Stored records:
'''

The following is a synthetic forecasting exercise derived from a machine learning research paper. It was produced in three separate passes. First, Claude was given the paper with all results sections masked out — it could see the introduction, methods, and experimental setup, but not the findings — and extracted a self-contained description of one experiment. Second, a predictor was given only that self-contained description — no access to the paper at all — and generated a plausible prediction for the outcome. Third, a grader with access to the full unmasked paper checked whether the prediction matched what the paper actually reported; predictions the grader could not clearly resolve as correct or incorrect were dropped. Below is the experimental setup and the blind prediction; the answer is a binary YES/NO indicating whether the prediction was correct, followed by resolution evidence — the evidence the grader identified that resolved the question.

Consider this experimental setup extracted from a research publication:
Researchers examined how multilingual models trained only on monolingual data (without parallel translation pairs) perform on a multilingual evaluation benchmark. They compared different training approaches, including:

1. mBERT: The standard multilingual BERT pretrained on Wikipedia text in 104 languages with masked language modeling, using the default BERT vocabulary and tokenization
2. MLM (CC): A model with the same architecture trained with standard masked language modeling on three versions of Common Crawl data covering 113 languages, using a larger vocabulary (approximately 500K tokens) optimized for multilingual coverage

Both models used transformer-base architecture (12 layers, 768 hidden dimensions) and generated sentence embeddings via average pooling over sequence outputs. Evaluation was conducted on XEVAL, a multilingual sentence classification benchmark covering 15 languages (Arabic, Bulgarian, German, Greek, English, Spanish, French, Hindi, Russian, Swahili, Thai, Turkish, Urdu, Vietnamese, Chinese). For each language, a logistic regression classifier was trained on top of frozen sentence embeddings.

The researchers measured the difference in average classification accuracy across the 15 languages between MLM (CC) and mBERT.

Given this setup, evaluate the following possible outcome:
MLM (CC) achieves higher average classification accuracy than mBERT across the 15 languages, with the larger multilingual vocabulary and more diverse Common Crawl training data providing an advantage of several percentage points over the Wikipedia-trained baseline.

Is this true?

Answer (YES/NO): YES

'''
'''

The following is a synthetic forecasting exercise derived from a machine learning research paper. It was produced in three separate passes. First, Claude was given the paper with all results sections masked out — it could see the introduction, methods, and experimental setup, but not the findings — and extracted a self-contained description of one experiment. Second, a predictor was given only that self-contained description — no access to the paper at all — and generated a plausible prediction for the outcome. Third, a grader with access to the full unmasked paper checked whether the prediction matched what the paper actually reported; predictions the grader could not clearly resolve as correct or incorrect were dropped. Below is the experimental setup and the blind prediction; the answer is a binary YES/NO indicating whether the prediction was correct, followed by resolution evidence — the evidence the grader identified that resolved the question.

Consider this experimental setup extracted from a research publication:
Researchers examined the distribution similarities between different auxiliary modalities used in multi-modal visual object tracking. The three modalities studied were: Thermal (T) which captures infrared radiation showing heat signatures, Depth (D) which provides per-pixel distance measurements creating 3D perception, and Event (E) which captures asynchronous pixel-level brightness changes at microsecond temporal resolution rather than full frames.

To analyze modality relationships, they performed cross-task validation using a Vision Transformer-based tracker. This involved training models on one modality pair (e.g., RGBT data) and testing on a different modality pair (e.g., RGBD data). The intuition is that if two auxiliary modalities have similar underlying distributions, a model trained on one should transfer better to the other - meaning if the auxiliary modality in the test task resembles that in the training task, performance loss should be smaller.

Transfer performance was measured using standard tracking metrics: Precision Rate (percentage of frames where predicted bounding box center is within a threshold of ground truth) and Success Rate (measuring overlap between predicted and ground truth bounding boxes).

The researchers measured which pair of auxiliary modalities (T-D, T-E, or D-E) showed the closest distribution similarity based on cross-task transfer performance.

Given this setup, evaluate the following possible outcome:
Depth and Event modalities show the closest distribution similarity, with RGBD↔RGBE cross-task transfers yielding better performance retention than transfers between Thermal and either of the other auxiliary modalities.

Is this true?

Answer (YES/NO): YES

'''
'''

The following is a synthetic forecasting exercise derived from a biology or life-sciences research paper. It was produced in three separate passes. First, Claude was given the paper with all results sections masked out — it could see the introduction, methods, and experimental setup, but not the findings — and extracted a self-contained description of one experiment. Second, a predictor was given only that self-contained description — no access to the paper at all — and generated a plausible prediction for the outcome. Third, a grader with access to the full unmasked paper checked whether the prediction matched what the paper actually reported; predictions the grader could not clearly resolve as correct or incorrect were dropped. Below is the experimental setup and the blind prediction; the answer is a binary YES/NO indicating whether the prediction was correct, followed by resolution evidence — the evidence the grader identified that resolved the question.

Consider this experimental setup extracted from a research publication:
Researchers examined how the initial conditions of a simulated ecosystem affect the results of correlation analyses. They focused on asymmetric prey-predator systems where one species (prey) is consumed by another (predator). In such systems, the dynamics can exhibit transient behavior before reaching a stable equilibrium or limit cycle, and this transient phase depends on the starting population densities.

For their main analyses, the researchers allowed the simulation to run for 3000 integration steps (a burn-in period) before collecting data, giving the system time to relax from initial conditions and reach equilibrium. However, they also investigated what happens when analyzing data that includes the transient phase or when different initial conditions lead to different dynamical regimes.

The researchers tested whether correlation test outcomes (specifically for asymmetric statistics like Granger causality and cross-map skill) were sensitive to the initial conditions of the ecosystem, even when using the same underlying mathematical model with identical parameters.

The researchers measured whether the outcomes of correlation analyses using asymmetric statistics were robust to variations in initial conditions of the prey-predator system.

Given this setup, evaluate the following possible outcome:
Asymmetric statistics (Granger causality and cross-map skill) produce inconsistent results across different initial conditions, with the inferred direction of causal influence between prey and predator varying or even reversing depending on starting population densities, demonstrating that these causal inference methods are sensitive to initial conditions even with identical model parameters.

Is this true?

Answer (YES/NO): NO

'''

▸ **WORK TO BE COMPLETED**
Looking at the records above, state the number of lines where the word "modeling" occurs, and write nothing beyond it.

▸ **FINISHED TASK**
2